2 papers in the library · 433 citations · publishing 2021

Papers

Pharmacological and behavioral divergence of ketamine enantiomers: implications for abuse liability

Molecular Psychiatry April 15, 2021 J. Bonaventura, Sherry Lam, Meghan L. Carlton et al. 266 citations

Ketamine, a mixture of two mirror-image molecules called (S)-ketamine and (R)-ketamine, is used as an anesthetic and, more recently, as an antidepressant, but it carries a risk of abuse. The (S)-form is FDA-approved for treatment-resistant depression, while the (R)-form shows promise in animal models but has not been tested in people. In rats and mice, (S)-ketamine, but not (R)-ketamine, produced behaviors linked to abuse potential, such as self-administration, increased movement, and preference for places where the drug was given. (S)-ketamine also boosted activity and dopamine levels in a brain region called the medial prefrontal cortex, partly by activating opioid receptors. These findings indicate that the abuse liability of racemic ketamine stems mainly from its (S)-enantiomer.

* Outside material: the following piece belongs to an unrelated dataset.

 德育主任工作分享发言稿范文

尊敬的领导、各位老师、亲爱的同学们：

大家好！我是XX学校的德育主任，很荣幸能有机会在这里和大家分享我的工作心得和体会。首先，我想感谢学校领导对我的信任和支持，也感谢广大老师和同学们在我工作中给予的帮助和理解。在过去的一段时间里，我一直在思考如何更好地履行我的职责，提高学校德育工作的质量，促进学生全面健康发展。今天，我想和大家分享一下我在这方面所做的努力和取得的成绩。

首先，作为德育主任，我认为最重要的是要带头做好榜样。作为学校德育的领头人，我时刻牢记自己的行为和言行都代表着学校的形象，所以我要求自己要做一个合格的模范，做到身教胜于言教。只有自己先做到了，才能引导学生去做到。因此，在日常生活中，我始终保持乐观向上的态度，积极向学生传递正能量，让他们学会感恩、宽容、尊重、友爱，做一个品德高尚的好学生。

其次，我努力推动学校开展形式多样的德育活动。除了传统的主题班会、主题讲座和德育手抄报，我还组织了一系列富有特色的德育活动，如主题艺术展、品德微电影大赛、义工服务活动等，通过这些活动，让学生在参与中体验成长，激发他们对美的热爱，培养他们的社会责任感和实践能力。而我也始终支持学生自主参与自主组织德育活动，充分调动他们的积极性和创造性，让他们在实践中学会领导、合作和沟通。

Mechanisms of Ketamine and its Metabolites as Antidepressants

Biochemical Pharmacology December 1, 2021 E. Hess, L. Riggs, M. Michaelides et al. 167 citations

Ketamine, an anesthetic, produces rapid antidepressant effects in people with treatment-resistant depression when given at sub-anesthetic doses, leading to FDA approval of esketamine. The mechanisms behind these effects remain under investigation, with evidence suggesting that ketamine's metabolites, such as (2R,6R)-hydroxynorketamine (HNK), may play a key role. HNK shows antidepressant potential in preclinical tests without ketamine's dissociative or abuse-related side effects. The review discusses how ketamine and its metabolites influence glutamate signaling through NMDARs and AMPARs, synaptic changes via BDNF, opioid receptor interactions, and enhancement of serotonin, norepinephrine, and dopamine signaling. Targeting these pathways could yield new rapid-acting antidepressants with fewer side effects.